BALIKLARI ETKİLEYECEK
Ekonomik değeri yüksek palamut, lüfer, çinekop, torik ve hamsi gibi balıkların avlanabileceğinin açıklandığı karara uzmanlar tepksi gösterdi. İstanbul Üniversitesi Su Bilimleri Fakültesi Öğretim Üyesi Prof. Dr. Saadet Karakulak, şunları dedi:“Marmara Denizi, Karadeniz ile Ege Denizi arasında geçiş denizi olan İstanbul Boğazı birçok balık türünün yaşam alanıdır. Bazı türler beslenme, üreme ya da kışlama için Marmara Denizi’ni tercih eder. Marmara’dan Karadeniz’e giden balıklar vucüt sistemlerinin az tuzlu Karadeniz’e göre ayarlanması için bir süre İstanbul Boğazı’nda beklerler. Ege Denizi’nden Marmara Denizi’ne girecek lüferler ise vücut iyon dengeleri için Çanakkale Boğazı’nda vakit geçirirler. Müsilaj sonrası Marmara Denizi Koruma Eylem Planı ilan edilmişti. Balıkçılık faaliyetlerinin ekosistem temelli yapılması gerekir.”

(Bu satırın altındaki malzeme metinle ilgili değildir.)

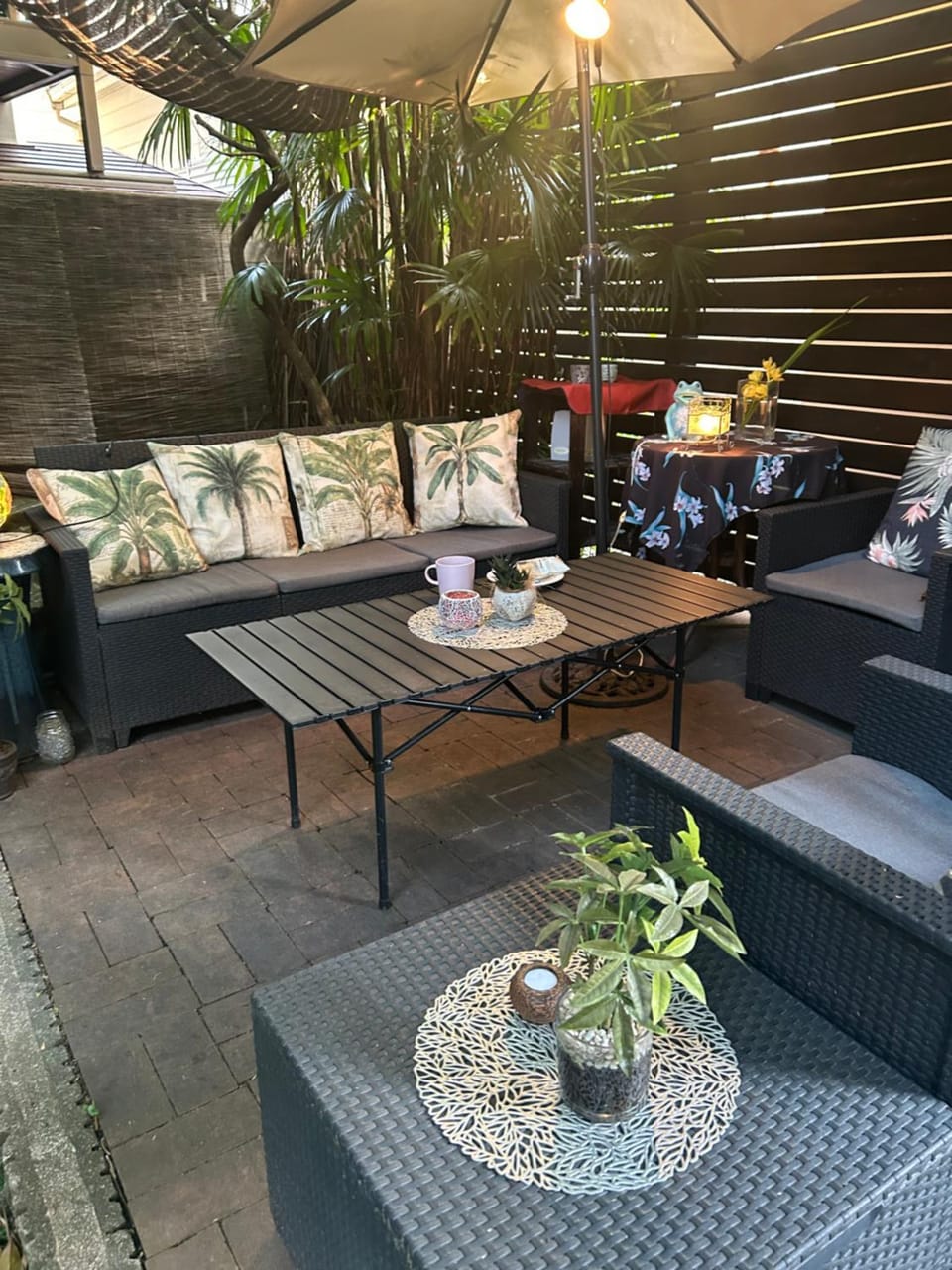 Patio, Balcony/Terrace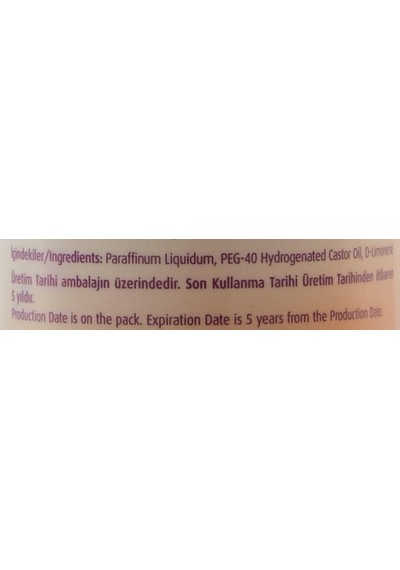 Agda Tem.yagı 125ml Por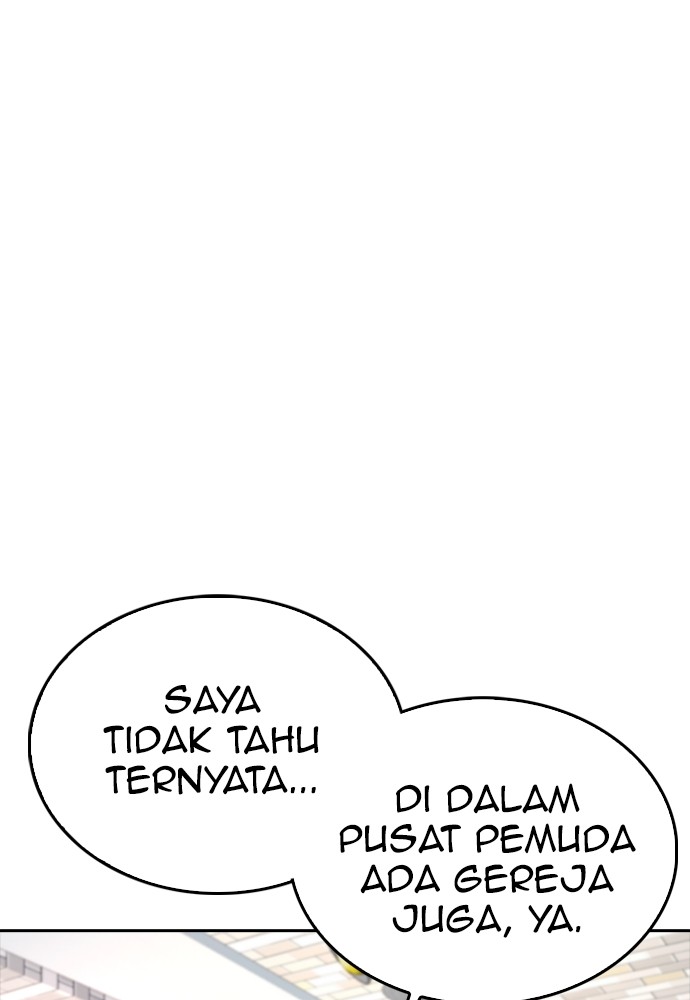 Halaman 60 dari Daddy Goes to School Chapter 73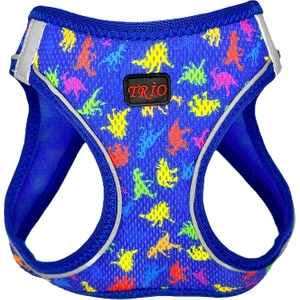 Pets Carnival Air-Mesh Harness Göğüs Tasması Dino Xs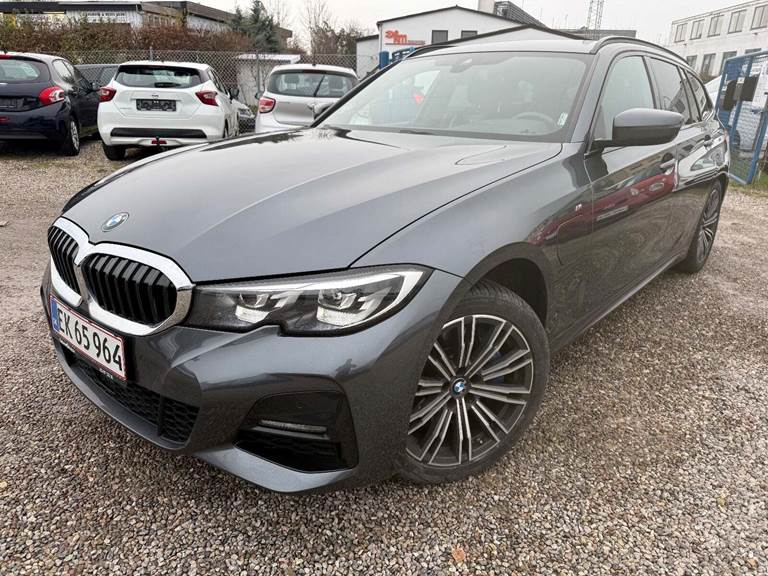 BMW 330e 2,0 Touring M-Sport aut.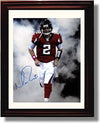 16x20 Framed Matt Ryan - Atlanta Falcons "Matty Ice" Autograph Promo Print Gallery Print - Pro Football FSP - Gallery Framed   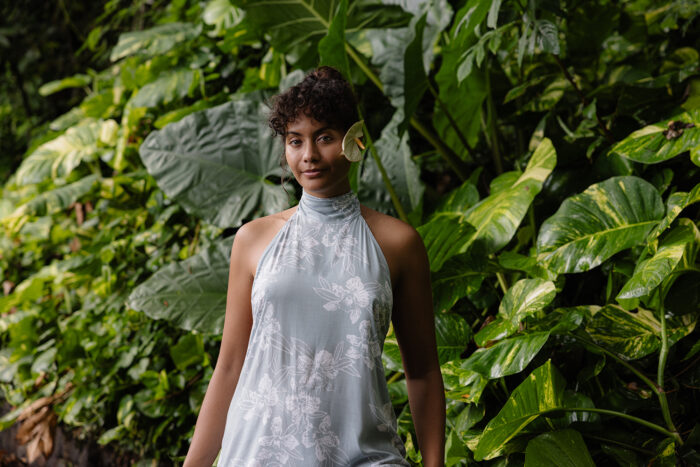 TAKIAU MAXI DRESS - Image 9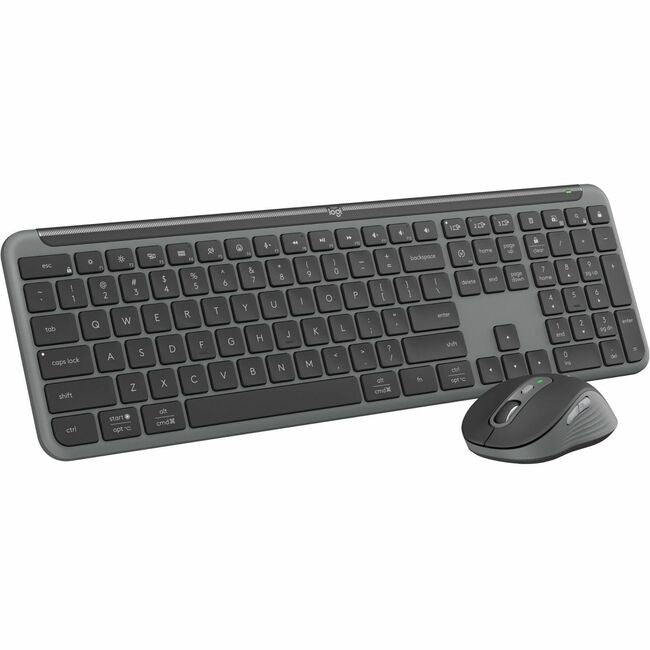Clavier et souris Logitech Signature Slim MK955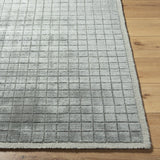 Modern furniture - Hand-Loomed Square Pattern Carpet - www.oroa.com
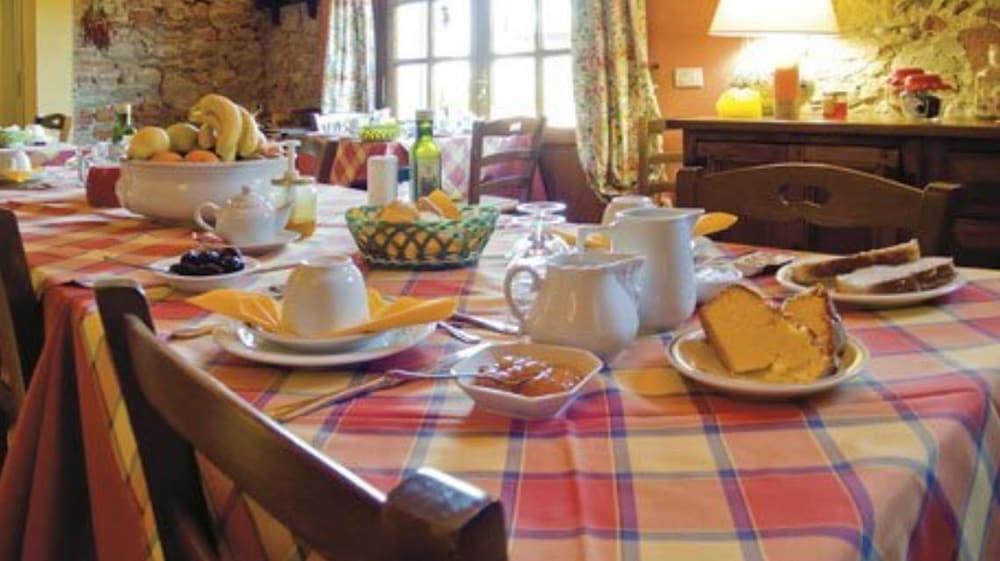 Agriturismo Al Podere Di Rosa Lucca Eksteriør billede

İstanbul Su Ürünleri Kooperatifi Birliği Başkanı Erdoğan Kartal ise, “Ulaştırma ve Altyapı Bakanlığı’nın İstanbul Boğazı’ndaki balık avcılığını belli süre için açma gayretine çok şaşırıyoruz. Bu kararı asla kabul edemeyiz, boğazların tamamen endüstriyel avcılığa kapanması gerekirken bu karar manidardır ve ülke balıkçılığının çökmesi için bir adımdır. , Bilime ters olan bu kararla balığın göç yolları engellenir” dedi.
“KARARDAN DÖNÜLMELİ”
CİMER’e başvurduklarını söyleyen İstanbul Amatör ve Sportif Balıkçılığı Derneği Başkanı Erol Örkçü, “Poyrazköy Su Ürünleri Kooperatifi’nin talebi kabul edilmemelidir. Biyolojik koridor olan ve endüstriyel balıkçılığa tamamen kapatılması gereken İstanbul Boğazı’nda dünyada eşi benzeri olmayan bir karar alınmıştır. Sürdürülebilirlik ilkesiyle çabalayan amatör ve sportif olta balıkçıları olarak alınan yanlış karardan dönülmesini talep ediyoruz” diye tepki gösterdi. Geleneksel balıkçılık uzmanı Halit Konanç ise, “Söz ve karar hakkı Tarım ve Orman Bakanlığı Su Ürünleri Genel Müdürlüğü’ndedir. 1280 sayılı Su Ürünleri Kanunu yürürlüktedir. Endüstriyel şirketlerin ve balıkçıların İstanbul Boğazı’nda bir günlük balık katliamından kimlerin faydalandığını bilmemiz gerekli. Asıl önemli olan katliamın yasalaştırılması niyetidir” dedi.